As with other areas in audio, there are certain specifications that have to be considered when buying an FM tuner. Perhaps the most often quoted in early days was a unit's "usable sensitivity," which indicates the smallest signal a tuner can receive while still attaining a specified level of noise performance. This traditionally has been a quieting level of some 30dB -- that is, the noise level is 30dB below that of a 100% modulated signal.

Usable sensitivity is not really an adequate measure, however. It was devised back in the days of mono FM, and it is usually still quoted as a mono figure, which, as we have seen, is better than a stereo signal in terms of noise. Also, usable sensitivity is specified in microvolts (about 2 being a common spec), and this does not take into account the impedance the antenna is working into.

In the 1970s, a move was made to institute a new standard for sensitivity measurements. The unit was to be the "dBf" -- decibels referred to one femtowatt of power. As a power measurement, it had the advantage of taking into account the impedance of the antenna; and as a further refinement, a more realistic quieting level of 50dB was chosen. Stereo operation was also taken into account. Levels of about 12dBf in mono or 36dBf in stereo are excellent.

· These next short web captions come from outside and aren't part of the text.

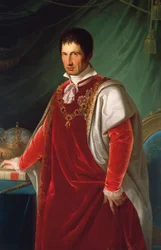 Portrait of Francis IV, Duke of Modena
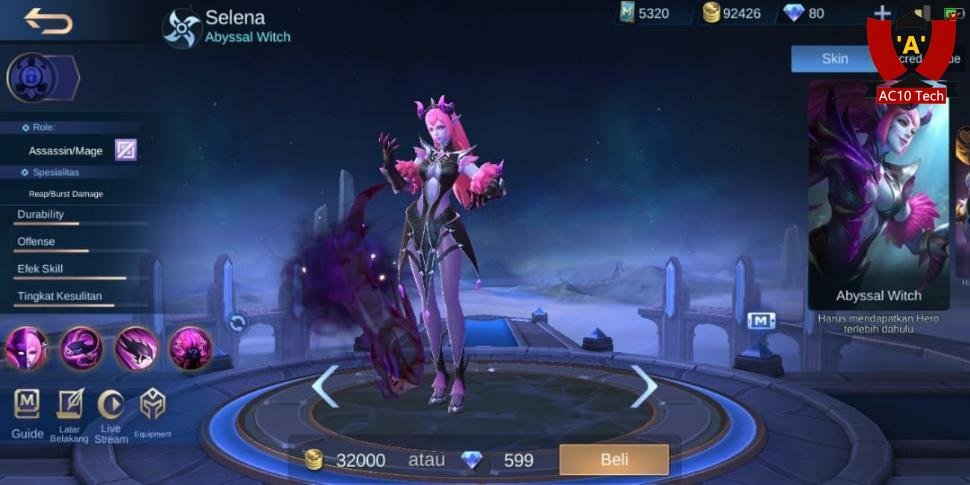 Hero Mage Terkuat dan Tersakit di Mobile Legends 2026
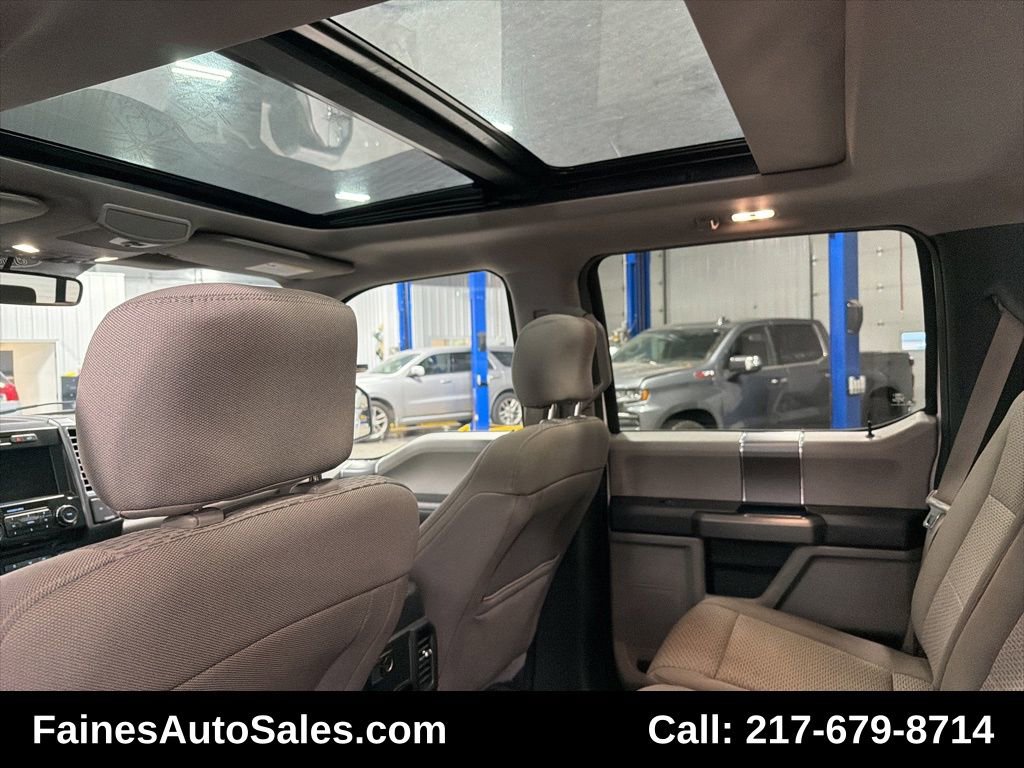 Used 2017 Ford F150 XLT w/ Equipment Group 302A Luxury image 41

One feature of the FM system is that, if there are two signals on the same frequency, the tuner has the ability to receive the stronger one, and reject the weaker one completely, provided there is sufficient difference in signal strengths. This difference is called the "capture ratio" and is specified in dB, readings of 1 or 2dB being typical. Related to this is "selectivity," which is the ability of a tuner to reject nearby signals on the band when tuned into the station you want to hear. It also is specified in dB, but in this case the numbers represent the amount by which the unwanted signal is attenuated.

The FM band is divided up into 100kHz chunks, in North America, anyway; stations that are geographically close should be at least 200kHz apart. Nevertheless, with today's highly sensitive receivers, there are lots of areas where one can receive stations on adjacent channels (i.e., only 100kHz apart). Some manufacturers specify "adjacent channel selectivity," therefore; although most prefer to quote figures for "alternate channel selectivity" (referring to stations 200kHz from the desired one) because the figures tend to look better. Selectivity in the order of 60dB is common in the latter case.

Channel separation is another specification that has some importance, because it is a measure of the ability of the adding and subtracting circuits mentioned above to recreate two discrete channels from the in- and out-of-phase information carried on the FM signal. Separation across the whole frequency band should be quoted, but quite often manufacturers specify it only at one frequency in the middle of the spectrum (typically 1kHz), where separation is relatively easy to achieve. Numbers of 35 to 40dB are common, although somewhat less would be acceptable -- psychoacoustically, as little as 20dB separation is adequate for good stereo imaging.

Surprisingly, some of the "standard" hi-fi specs are of less importance with FM tuners than with other audio components. For example, we have seen that the frequency response of the FM system as a whole is somewhat narrower than we expect to find with other hi-fi components; so a tuner that is flat between the limits of 30Hz and 15kHz will do just fine. Distortion and noise figures for the tuner are likely to be far less than that included in the signal at the transmitting end, so such specifications need not assume any great importance in selecting an FM tuner.